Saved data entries
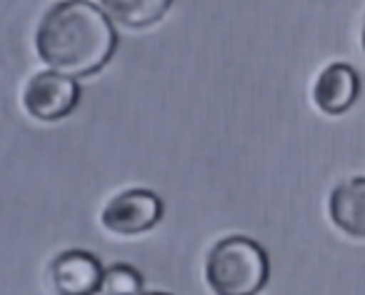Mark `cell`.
Wrapping results in <instances>:
<instances>
[{
	"label": "cell",
	"mask_w": 365,
	"mask_h": 295,
	"mask_svg": "<svg viewBox=\"0 0 365 295\" xmlns=\"http://www.w3.org/2000/svg\"><path fill=\"white\" fill-rule=\"evenodd\" d=\"M118 46L113 21L91 0H61L36 31V53L51 71L86 78L110 63Z\"/></svg>",
	"instance_id": "cell-1"
},
{
	"label": "cell",
	"mask_w": 365,
	"mask_h": 295,
	"mask_svg": "<svg viewBox=\"0 0 365 295\" xmlns=\"http://www.w3.org/2000/svg\"><path fill=\"white\" fill-rule=\"evenodd\" d=\"M268 278V255L245 235L218 240L205 258V283L215 295H258Z\"/></svg>",
	"instance_id": "cell-2"
},
{
	"label": "cell",
	"mask_w": 365,
	"mask_h": 295,
	"mask_svg": "<svg viewBox=\"0 0 365 295\" xmlns=\"http://www.w3.org/2000/svg\"><path fill=\"white\" fill-rule=\"evenodd\" d=\"M81 103V86L73 76L58 71H41L23 88V108L31 118L56 123L68 118Z\"/></svg>",
	"instance_id": "cell-3"
},
{
	"label": "cell",
	"mask_w": 365,
	"mask_h": 295,
	"mask_svg": "<svg viewBox=\"0 0 365 295\" xmlns=\"http://www.w3.org/2000/svg\"><path fill=\"white\" fill-rule=\"evenodd\" d=\"M163 218V200L153 190L130 188L108 200L101 223L106 230L118 235H138L155 228Z\"/></svg>",
	"instance_id": "cell-4"
},
{
	"label": "cell",
	"mask_w": 365,
	"mask_h": 295,
	"mask_svg": "<svg viewBox=\"0 0 365 295\" xmlns=\"http://www.w3.org/2000/svg\"><path fill=\"white\" fill-rule=\"evenodd\" d=\"M101 260L88 250H66L48 268V283L56 295H98L103 285Z\"/></svg>",
	"instance_id": "cell-5"
},
{
	"label": "cell",
	"mask_w": 365,
	"mask_h": 295,
	"mask_svg": "<svg viewBox=\"0 0 365 295\" xmlns=\"http://www.w3.org/2000/svg\"><path fill=\"white\" fill-rule=\"evenodd\" d=\"M360 95V76L348 63H333L323 68L313 86V103L325 115H343Z\"/></svg>",
	"instance_id": "cell-6"
},
{
	"label": "cell",
	"mask_w": 365,
	"mask_h": 295,
	"mask_svg": "<svg viewBox=\"0 0 365 295\" xmlns=\"http://www.w3.org/2000/svg\"><path fill=\"white\" fill-rule=\"evenodd\" d=\"M328 215L350 238H365V178H350L335 185L328 198Z\"/></svg>",
	"instance_id": "cell-7"
},
{
	"label": "cell",
	"mask_w": 365,
	"mask_h": 295,
	"mask_svg": "<svg viewBox=\"0 0 365 295\" xmlns=\"http://www.w3.org/2000/svg\"><path fill=\"white\" fill-rule=\"evenodd\" d=\"M173 0H101V8L113 23L125 28H148L163 21Z\"/></svg>",
	"instance_id": "cell-8"
},
{
	"label": "cell",
	"mask_w": 365,
	"mask_h": 295,
	"mask_svg": "<svg viewBox=\"0 0 365 295\" xmlns=\"http://www.w3.org/2000/svg\"><path fill=\"white\" fill-rule=\"evenodd\" d=\"M143 278L130 265H110L103 275L101 295H140Z\"/></svg>",
	"instance_id": "cell-9"
},
{
	"label": "cell",
	"mask_w": 365,
	"mask_h": 295,
	"mask_svg": "<svg viewBox=\"0 0 365 295\" xmlns=\"http://www.w3.org/2000/svg\"><path fill=\"white\" fill-rule=\"evenodd\" d=\"M360 43H363V51H365V23H363V33H360Z\"/></svg>",
	"instance_id": "cell-10"
},
{
	"label": "cell",
	"mask_w": 365,
	"mask_h": 295,
	"mask_svg": "<svg viewBox=\"0 0 365 295\" xmlns=\"http://www.w3.org/2000/svg\"><path fill=\"white\" fill-rule=\"evenodd\" d=\"M143 295V293H140ZM145 295H168V293H145Z\"/></svg>",
	"instance_id": "cell-11"
}]
</instances>
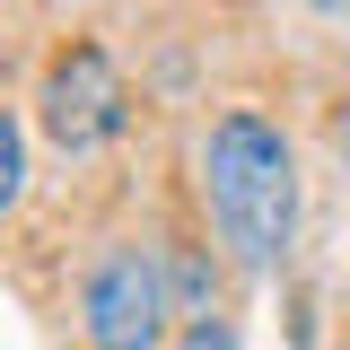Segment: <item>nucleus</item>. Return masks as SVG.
<instances>
[{"instance_id":"nucleus-1","label":"nucleus","mask_w":350,"mask_h":350,"mask_svg":"<svg viewBox=\"0 0 350 350\" xmlns=\"http://www.w3.org/2000/svg\"><path fill=\"white\" fill-rule=\"evenodd\" d=\"M202 202H211L228 262L271 271L298 237V149H289V131L254 105H228L202 140Z\"/></svg>"},{"instance_id":"nucleus-2","label":"nucleus","mask_w":350,"mask_h":350,"mask_svg":"<svg viewBox=\"0 0 350 350\" xmlns=\"http://www.w3.org/2000/svg\"><path fill=\"white\" fill-rule=\"evenodd\" d=\"M79 324H88V350H167L175 298H167V262H158V245L114 237L105 254L88 262Z\"/></svg>"},{"instance_id":"nucleus-3","label":"nucleus","mask_w":350,"mask_h":350,"mask_svg":"<svg viewBox=\"0 0 350 350\" xmlns=\"http://www.w3.org/2000/svg\"><path fill=\"white\" fill-rule=\"evenodd\" d=\"M36 123H44V140H53L62 158H96V149L123 140L131 88H123V70H114L105 44H62V53H53L44 96H36Z\"/></svg>"},{"instance_id":"nucleus-4","label":"nucleus","mask_w":350,"mask_h":350,"mask_svg":"<svg viewBox=\"0 0 350 350\" xmlns=\"http://www.w3.org/2000/svg\"><path fill=\"white\" fill-rule=\"evenodd\" d=\"M167 298H175V324H211L219 315V262L202 245H175L167 254Z\"/></svg>"},{"instance_id":"nucleus-5","label":"nucleus","mask_w":350,"mask_h":350,"mask_svg":"<svg viewBox=\"0 0 350 350\" xmlns=\"http://www.w3.org/2000/svg\"><path fill=\"white\" fill-rule=\"evenodd\" d=\"M18 193H27V131L0 105V211H18Z\"/></svg>"},{"instance_id":"nucleus-6","label":"nucleus","mask_w":350,"mask_h":350,"mask_svg":"<svg viewBox=\"0 0 350 350\" xmlns=\"http://www.w3.org/2000/svg\"><path fill=\"white\" fill-rule=\"evenodd\" d=\"M175 350H237V324H219V315H211V324H184Z\"/></svg>"},{"instance_id":"nucleus-7","label":"nucleus","mask_w":350,"mask_h":350,"mask_svg":"<svg viewBox=\"0 0 350 350\" xmlns=\"http://www.w3.org/2000/svg\"><path fill=\"white\" fill-rule=\"evenodd\" d=\"M333 140H342V158H350V114H342V123H333Z\"/></svg>"},{"instance_id":"nucleus-8","label":"nucleus","mask_w":350,"mask_h":350,"mask_svg":"<svg viewBox=\"0 0 350 350\" xmlns=\"http://www.w3.org/2000/svg\"><path fill=\"white\" fill-rule=\"evenodd\" d=\"M342 350H350V342H342Z\"/></svg>"}]
</instances>
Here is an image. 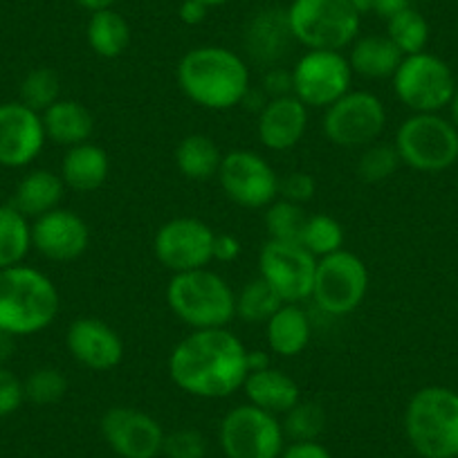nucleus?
<instances>
[{
    "instance_id": "nucleus-1",
    "label": "nucleus",
    "mask_w": 458,
    "mask_h": 458,
    "mask_svg": "<svg viewBox=\"0 0 458 458\" xmlns=\"http://www.w3.org/2000/svg\"><path fill=\"white\" fill-rule=\"evenodd\" d=\"M248 346L229 328L191 330L169 355V377L180 391L202 400H223L243 389L250 373Z\"/></svg>"
},
{
    "instance_id": "nucleus-2",
    "label": "nucleus",
    "mask_w": 458,
    "mask_h": 458,
    "mask_svg": "<svg viewBox=\"0 0 458 458\" xmlns=\"http://www.w3.org/2000/svg\"><path fill=\"white\" fill-rule=\"evenodd\" d=\"M175 79L191 104L216 113L243 104L252 88L248 61L223 46L189 50L175 68Z\"/></svg>"
},
{
    "instance_id": "nucleus-3",
    "label": "nucleus",
    "mask_w": 458,
    "mask_h": 458,
    "mask_svg": "<svg viewBox=\"0 0 458 458\" xmlns=\"http://www.w3.org/2000/svg\"><path fill=\"white\" fill-rule=\"evenodd\" d=\"M61 297L55 281L32 266L0 270V333L30 337L43 333L59 315Z\"/></svg>"
},
{
    "instance_id": "nucleus-4",
    "label": "nucleus",
    "mask_w": 458,
    "mask_h": 458,
    "mask_svg": "<svg viewBox=\"0 0 458 458\" xmlns=\"http://www.w3.org/2000/svg\"><path fill=\"white\" fill-rule=\"evenodd\" d=\"M404 434L420 458H458V394L422 386L404 409Z\"/></svg>"
},
{
    "instance_id": "nucleus-5",
    "label": "nucleus",
    "mask_w": 458,
    "mask_h": 458,
    "mask_svg": "<svg viewBox=\"0 0 458 458\" xmlns=\"http://www.w3.org/2000/svg\"><path fill=\"white\" fill-rule=\"evenodd\" d=\"M166 306L191 330L227 328L236 319V293L209 267L171 276Z\"/></svg>"
},
{
    "instance_id": "nucleus-6",
    "label": "nucleus",
    "mask_w": 458,
    "mask_h": 458,
    "mask_svg": "<svg viewBox=\"0 0 458 458\" xmlns=\"http://www.w3.org/2000/svg\"><path fill=\"white\" fill-rule=\"evenodd\" d=\"M285 12L294 41L308 50L342 52L360 34L362 12L351 0H293Z\"/></svg>"
},
{
    "instance_id": "nucleus-7",
    "label": "nucleus",
    "mask_w": 458,
    "mask_h": 458,
    "mask_svg": "<svg viewBox=\"0 0 458 458\" xmlns=\"http://www.w3.org/2000/svg\"><path fill=\"white\" fill-rule=\"evenodd\" d=\"M400 162L420 174H440L458 162V129L438 113H413L395 131Z\"/></svg>"
},
{
    "instance_id": "nucleus-8",
    "label": "nucleus",
    "mask_w": 458,
    "mask_h": 458,
    "mask_svg": "<svg viewBox=\"0 0 458 458\" xmlns=\"http://www.w3.org/2000/svg\"><path fill=\"white\" fill-rule=\"evenodd\" d=\"M369 281L371 276L367 263L355 252L339 250L317 261L310 299L326 315H351L367 299Z\"/></svg>"
},
{
    "instance_id": "nucleus-9",
    "label": "nucleus",
    "mask_w": 458,
    "mask_h": 458,
    "mask_svg": "<svg viewBox=\"0 0 458 458\" xmlns=\"http://www.w3.org/2000/svg\"><path fill=\"white\" fill-rule=\"evenodd\" d=\"M225 458H279L285 447L281 418L245 403L229 409L218 427Z\"/></svg>"
},
{
    "instance_id": "nucleus-10",
    "label": "nucleus",
    "mask_w": 458,
    "mask_h": 458,
    "mask_svg": "<svg viewBox=\"0 0 458 458\" xmlns=\"http://www.w3.org/2000/svg\"><path fill=\"white\" fill-rule=\"evenodd\" d=\"M391 81L400 104L413 113H440L456 92L452 68L427 50L404 56Z\"/></svg>"
},
{
    "instance_id": "nucleus-11",
    "label": "nucleus",
    "mask_w": 458,
    "mask_h": 458,
    "mask_svg": "<svg viewBox=\"0 0 458 458\" xmlns=\"http://www.w3.org/2000/svg\"><path fill=\"white\" fill-rule=\"evenodd\" d=\"M324 135L342 148H364L377 142L386 126V108L377 95L351 88L324 110Z\"/></svg>"
},
{
    "instance_id": "nucleus-12",
    "label": "nucleus",
    "mask_w": 458,
    "mask_h": 458,
    "mask_svg": "<svg viewBox=\"0 0 458 458\" xmlns=\"http://www.w3.org/2000/svg\"><path fill=\"white\" fill-rule=\"evenodd\" d=\"M216 178L225 196L245 209H266L279 198V174L261 153L250 148L223 153Z\"/></svg>"
},
{
    "instance_id": "nucleus-13",
    "label": "nucleus",
    "mask_w": 458,
    "mask_h": 458,
    "mask_svg": "<svg viewBox=\"0 0 458 458\" xmlns=\"http://www.w3.org/2000/svg\"><path fill=\"white\" fill-rule=\"evenodd\" d=\"M293 95L306 108L326 110L353 86L349 59L337 50H308L294 64Z\"/></svg>"
},
{
    "instance_id": "nucleus-14",
    "label": "nucleus",
    "mask_w": 458,
    "mask_h": 458,
    "mask_svg": "<svg viewBox=\"0 0 458 458\" xmlns=\"http://www.w3.org/2000/svg\"><path fill=\"white\" fill-rule=\"evenodd\" d=\"M214 239L216 232L205 220L178 216L157 227L153 252L171 275L200 270L214 261Z\"/></svg>"
},
{
    "instance_id": "nucleus-15",
    "label": "nucleus",
    "mask_w": 458,
    "mask_h": 458,
    "mask_svg": "<svg viewBox=\"0 0 458 458\" xmlns=\"http://www.w3.org/2000/svg\"><path fill=\"white\" fill-rule=\"evenodd\" d=\"M317 259L301 243L270 241L259 252V276L279 293L284 303H301L312 297Z\"/></svg>"
},
{
    "instance_id": "nucleus-16",
    "label": "nucleus",
    "mask_w": 458,
    "mask_h": 458,
    "mask_svg": "<svg viewBox=\"0 0 458 458\" xmlns=\"http://www.w3.org/2000/svg\"><path fill=\"white\" fill-rule=\"evenodd\" d=\"M99 431L120 458H157L166 431L151 413L138 407H110L101 416Z\"/></svg>"
},
{
    "instance_id": "nucleus-17",
    "label": "nucleus",
    "mask_w": 458,
    "mask_h": 458,
    "mask_svg": "<svg viewBox=\"0 0 458 458\" xmlns=\"http://www.w3.org/2000/svg\"><path fill=\"white\" fill-rule=\"evenodd\" d=\"M46 142L41 113L28 108L21 101L0 104V166H30L41 156Z\"/></svg>"
},
{
    "instance_id": "nucleus-18",
    "label": "nucleus",
    "mask_w": 458,
    "mask_h": 458,
    "mask_svg": "<svg viewBox=\"0 0 458 458\" xmlns=\"http://www.w3.org/2000/svg\"><path fill=\"white\" fill-rule=\"evenodd\" d=\"M32 248L47 261H77L90 248V227L77 211L56 207L32 220Z\"/></svg>"
},
{
    "instance_id": "nucleus-19",
    "label": "nucleus",
    "mask_w": 458,
    "mask_h": 458,
    "mask_svg": "<svg viewBox=\"0 0 458 458\" xmlns=\"http://www.w3.org/2000/svg\"><path fill=\"white\" fill-rule=\"evenodd\" d=\"M74 362L90 371H113L124 360V339L99 317H77L65 333Z\"/></svg>"
},
{
    "instance_id": "nucleus-20",
    "label": "nucleus",
    "mask_w": 458,
    "mask_h": 458,
    "mask_svg": "<svg viewBox=\"0 0 458 458\" xmlns=\"http://www.w3.org/2000/svg\"><path fill=\"white\" fill-rule=\"evenodd\" d=\"M293 30H290L288 12L281 7H266L257 12L245 25L243 47L248 59L263 70L281 65L294 46Z\"/></svg>"
},
{
    "instance_id": "nucleus-21",
    "label": "nucleus",
    "mask_w": 458,
    "mask_h": 458,
    "mask_svg": "<svg viewBox=\"0 0 458 458\" xmlns=\"http://www.w3.org/2000/svg\"><path fill=\"white\" fill-rule=\"evenodd\" d=\"M308 110L294 95L267 99L257 114L259 142L275 153L299 147L308 131Z\"/></svg>"
},
{
    "instance_id": "nucleus-22",
    "label": "nucleus",
    "mask_w": 458,
    "mask_h": 458,
    "mask_svg": "<svg viewBox=\"0 0 458 458\" xmlns=\"http://www.w3.org/2000/svg\"><path fill=\"white\" fill-rule=\"evenodd\" d=\"M241 391L250 404L279 418L301 400V389H299L297 380L272 364L259 369V371H250Z\"/></svg>"
},
{
    "instance_id": "nucleus-23",
    "label": "nucleus",
    "mask_w": 458,
    "mask_h": 458,
    "mask_svg": "<svg viewBox=\"0 0 458 458\" xmlns=\"http://www.w3.org/2000/svg\"><path fill=\"white\" fill-rule=\"evenodd\" d=\"M110 160L108 153L99 144L83 142L77 147L65 148V156L61 160L59 175L70 191L92 193L101 189L108 180Z\"/></svg>"
},
{
    "instance_id": "nucleus-24",
    "label": "nucleus",
    "mask_w": 458,
    "mask_h": 458,
    "mask_svg": "<svg viewBox=\"0 0 458 458\" xmlns=\"http://www.w3.org/2000/svg\"><path fill=\"white\" fill-rule=\"evenodd\" d=\"M46 138L59 147H77V144L90 142L95 133V117L90 110L77 99H64L41 113Z\"/></svg>"
},
{
    "instance_id": "nucleus-25",
    "label": "nucleus",
    "mask_w": 458,
    "mask_h": 458,
    "mask_svg": "<svg viewBox=\"0 0 458 458\" xmlns=\"http://www.w3.org/2000/svg\"><path fill=\"white\" fill-rule=\"evenodd\" d=\"M267 349L279 358H294L308 349L312 324L301 303H284L266 324Z\"/></svg>"
},
{
    "instance_id": "nucleus-26",
    "label": "nucleus",
    "mask_w": 458,
    "mask_h": 458,
    "mask_svg": "<svg viewBox=\"0 0 458 458\" xmlns=\"http://www.w3.org/2000/svg\"><path fill=\"white\" fill-rule=\"evenodd\" d=\"M65 191L68 187L59 174L50 169H32L16 184L12 205L30 220H37L38 216L61 207Z\"/></svg>"
},
{
    "instance_id": "nucleus-27",
    "label": "nucleus",
    "mask_w": 458,
    "mask_h": 458,
    "mask_svg": "<svg viewBox=\"0 0 458 458\" xmlns=\"http://www.w3.org/2000/svg\"><path fill=\"white\" fill-rule=\"evenodd\" d=\"M349 64L353 74L373 81L394 79L395 70L403 64L404 55L394 46L389 37L371 34V37H358L349 50Z\"/></svg>"
},
{
    "instance_id": "nucleus-28",
    "label": "nucleus",
    "mask_w": 458,
    "mask_h": 458,
    "mask_svg": "<svg viewBox=\"0 0 458 458\" xmlns=\"http://www.w3.org/2000/svg\"><path fill=\"white\" fill-rule=\"evenodd\" d=\"M174 160L184 178L193 180V182H207V180L218 175L223 151L209 135L191 133L180 140Z\"/></svg>"
},
{
    "instance_id": "nucleus-29",
    "label": "nucleus",
    "mask_w": 458,
    "mask_h": 458,
    "mask_svg": "<svg viewBox=\"0 0 458 458\" xmlns=\"http://www.w3.org/2000/svg\"><path fill=\"white\" fill-rule=\"evenodd\" d=\"M90 50L101 59H117L129 50L131 28L124 16L114 10H101L90 14L86 28Z\"/></svg>"
},
{
    "instance_id": "nucleus-30",
    "label": "nucleus",
    "mask_w": 458,
    "mask_h": 458,
    "mask_svg": "<svg viewBox=\"0 0 458 458\" xmlns=\"http://www.w3.org/2000/svg\"><path fill=\"white\" fill-rule=\"evenodd\" d=\"M32 250V220L14 205H0V270L21 266Z\"/></svg>"
},
{
    "instance_id": "nucleus-31",
    "label": "nucleus",
    "mask_w": 458,
    "mask_h": 458,
    "mask_svg": "<svg viewBox=\"0 0 458 458\" xmlns=\"http://www.w3.org/2000/svg\"><path fill=\"white\" fill-rule=\"evenodd\" d=\"M281 306H284V299L263 276H254L236 293V317L245 324L266 326Z\"/></svg>"
},
{
    "instance_id": "nucleus-32",
    "label": "nucleus",
    "mask_w": 458,
    "mask_h": 458,
    "mask_svg": "<svg viewBox=\"0 0 458 458\" xmlns=\"http://www.w3.org/2000/svg\"><path fill=\"white\" fill-rule=\"evenodd\" d=\"M386 37L404 56L418 55L429 43V23L416 7H409L386 21Z\"/></svg>"
},
{
    "instance_id": "nucleus-33",
    "label": "nucleus",
    "mask_w": 458,
    "mask_h": 458,
    "mask_svg": "<svg viewBox=\"0 0 458 458\" xmlns=\"http://www.w3.org/2000/svg\"><path fill=\"white\" fill-rule=\"evenodd\" d=\"M306 220L308 214L303 205L276 198L272 205L266 207L267 239L284 241V243H301Z\"/></svg>"
},
{
    "instance_id": "nucleus-34",
    "label": "nucleus",
    "mask_w": 458,
    "mask_h": 458,
    "mask_svg": "<svg viewBox=\"0 0 458 458\" xmlns=\"http://www.w3.org/2000/svg\"><path fill=\"white\" fill-rule=\"evenodd\" d=\"M344 239H346V234H344V227L337 218L328 214L308 216L301 234V245L317 261L344 250Z\"/></svg>"
},
{
    "instance_id": "nucleus-35",
    "label": "nucleus",
    "mask_w": 458,
    "mask_h": 458,
    "mask_svg": "<svg viewBox=\"0 0 458 458\" xmlns=\"http://www.w3.org/2000/svg\"><path fill=\"white\" fill-rule=\"evenodd\" d=\"M21 104L43 113L61 99V79L52 68H34L23 77L19 88Z\"/></svg>"
},
{
    "instance_id": "nucleus-36",
    "label": "nucleus",
    "mask_w": 458,
    "mask_h": 458,
    "mask_svg": "<svg viewBox=\"0 0 458 458\" xmlns=\"http://www.w3.org/2000/svg\"><path fill=\"white\" fill-rule=\"evenodd\" d=\"M284 427L285 438L293 443L297 440H319V436L326 429V411L319 403L312 400H299L288 413H284Z\"/></svg>"
},
{
    "instance_id": "nucleus-37",
    "label": "nucleus",
    "mask_w": 458,
    "mask_h": 458,
    "mask_svg": "<svg viewBox=\"0 0 458 458\" xmlns=\"http://www.w3.org/2000/svg\"><path fill=\"white\" fill-rule=\"evenodd\" d=\"M68 377L61 369L56 367H38L30 373L23 380L25 400L38 404V407H47V404H56L65 398L68 394Z\"/></svg>"
},
{
    "instance_id": "nucleus-38",
    "label": "nucleus",
    "mask_w": 458,
    "mask_h": 458,
    "mask_svg": "<svg viewBox=\"0 0 458 458\" xmlns=\"http://www.w3.org/2000/svg\"><path fill=\"white\" fill-rule=\"evenodd\" d=\"M400 165H403V162H400V156L398 151H395L394 144L373 142L362 148L355 169H358V175L362 182L377 184L389 180L391 175H395Z\"/></svg>"
},
{
    "instance_id": "nucleus-39",
    "label": "nucleus",
    "mask_w": 458,
    "mask_h": 458,
    "mask_svg": "<svg viewBox=\"0 0 458 458\" xmlns=\"http://www.w3.org/2000/svg\"><path fill=\"white\" fill-rule=\"evenodd\" d=\"M162 456L165 458H205L207 440L198 429H175L165 436L162 445Z\"/></svg>"
},
{
    "instance_id": "nucleus-40",
    "label": "nucleus",
    "mask_w": 458,
    "mask_h": 458,
    "mask_svg": "<svg viewBox=\"0 0 458 458\" xmlns=\"http://www.w3.org/2000/svg\"><path fill=\"white\" fill-rule=\"evenodd\" d=\"M317 193V182L310 174L306 171H293L285 178H281L279 182V198L290 202H297V205H306L315 198Z\"/></svg>"
},
{
    "instance_id": "nucleus-41",
    "label": "nucleus",
    "mask_w": 458,
    "mask_h": 458,
    "mask_svg": "<svg viewBox=\"0 0 458 458\" xmlns=\"http://www.w3.org/2000/svg\"><path fill=\"white\" fill-rule=\"evenodd\" d=\"M25 403L23 380L10 371V369L0 367V418H7L21 409Z\"/></svg>"
},
{
    "instance_id": "nucleus-42",
    "label": "nucleus",
    "mask_w": 458,
    "mask_h": 458,
    "mask_svg": "<svg viewBox=\"0 0 458 458\" xmlns=\"http://www.w3.org/2000/svg\"><path fill=\"white\" fill-rule=\"evenodd\" d=\"M261 90L267 99L293 95V70L284 68V65H275V68L263 70Z\"/></svg>"
},
{
    "instance_id": "nucleus-43",
    "label": "nucleus",
    "mask_w": 458,
    "mask_h": 458,
    "mask_svg": "<svg viewBox=\"0 0 458 458\" xmlns=\"http://www.w3.org/2000/svg\"><path fill=\"white\" fill-rule=\"evenodd\" d=\"M279 458H333L319 440H297L285 445Z\"/></svg>"
},
{
    "instance_id": "nucleus-44",
    "label": "nucleus",
    "mask_w": 458,
    "mask_h": 458,
    "mask_svg": "<svg viewBox=\"0 0 458 458\" xmlns=\"http://www.w3.org/2000/svg\"><path fill=\"white\" fill-rule=\"evenodd\" d=\"M241 241L232 234H216L214 239V261L234 263L241 257Z\"/></svg>"
},
{
    "instance_id": "nucleus-45",
    "label": "nucleus",
    "mask_w": 458,
    "mask_h": 458,
    "mask_svg": "<svg viewBox=\"0 0 458 458\" xmlns=\"http://www.w3.org/2000/svg\"><path fill=\"white\" fill-rule=\"evenodd\" d=\"M207 14H209V7L202 5L200 0H182V5L178 10L180 21L184 25H191V28L200 25L207 19Z\"/></svg>"
},
{
    "instance_id": "nucleus-46",
    "label": "nucleus",
    "mask_w": 458,
    "mask_h": 458,
    "mask_svg": "<svg viewBox=\"0 0 458 458\" xmlns=\"http://www.w3.org/2000/svg\"><path fill=\"white\" fill-rule=\"evenodd\" d=\"M413 3H416V0H371V10L376 12L377 16L389 21L391 16H395L398 12L413 7Z\"/></svg>"
},
{
    "instance_id": "nucleus-47",
    "label": "nucleus",
    "mask_w": 458,
    "mask_h": 458,
    "mask_svg": "<svg viewBox=\"0 0 458 458\" xmlns=\"http://www.w3.org/2000/svg\"><path fill=\"white\" fill-rule=\"evenodd\" d=\"M114 3H117V0H77V5L83 7V10H88L90 14H95V12H101V10H113Z\"/></svg>"
},
{
    "instance_id": "nucleus-48",
    "label": "nucleus",
    "mask_w": 458,
    "mask_h": 458,
    "mask_svg": "<svg viewBox=\"0 0 458 458\" xmlns=\"http://www.w3.org/2000/svg\"><path fill=\"white\" fill-rule=\"evenodd\" d=\"M248 364L250 371H259V369L270 367V358L266 351H248Z\"/></svg>"
},
{
    "instance_id": "nucleus-49",
    "label": "nucleus",
    "mask_w": 458,
    "mask_h": 458,
    "mask_svg": "<svg viewBox=\"0 0 458 458\" xmlns=\"http://www.w3.org/2000/svg\"><path fill=\"white\" fill-rule=\"evenodd\" d=\"M449 113H452V124L458 129V86H456V92H454L452 101H449Z\"/></svg>"
},
{
    "instance_id": "nucleus-50",
    "label": "nucleus",
    "mask_w": 458,
    "mask_h": 458,
    "mask_svg": "<svg viewBox=\"0 0 458 458\" xmlns=\"http://www.w3.org/2000/svg\"><path fill=\"white\" fill-rule=\"evenodd\" d=\"M202 5H207L209 7V10H214V7H223V5H227L229 0H200Z\"/></svg>"
},
{
    "instance_id": "nucleus-51",
    "label": "nucleus",
    "mask_w": 458,
    "mask_h": 458,
    "mask_svg": "<svg viewBox=\"0 0 458 458\" xmlns=\"http://www.w3.org/2000/svg\"><path fill=\"white\" fill-rule=\"evenodd\" d=\"M351 3H353V5L358 7L360 12H367V10H371V0H351Z\"/></svg>"
}]
</instances>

> _TASK DIRECTIONS_: Reproduce verbatim every line from the start of the entries through the line containing "46L113 21L91 0H61L36", including that line, and omit the pictures from your answer.

> _COMPLETE OUTPUT_:
Mark `cell`.
Wrapping results in <instances>:
<instances>
[{
	"label": "cell",
	"mask_w": 365,
	"mask_h": 295,
	"mask_svg": "<svg viewBox=\"0 0 365 295\" xmlns=\"http://www.w3.org/2000/svg\"><path fill=\"white\" fill-rule=\"evenodd\" d=\"M118 46L113 21L91 0H61L36 31V53L51 71L86 78L110 63Z\"/></svg>",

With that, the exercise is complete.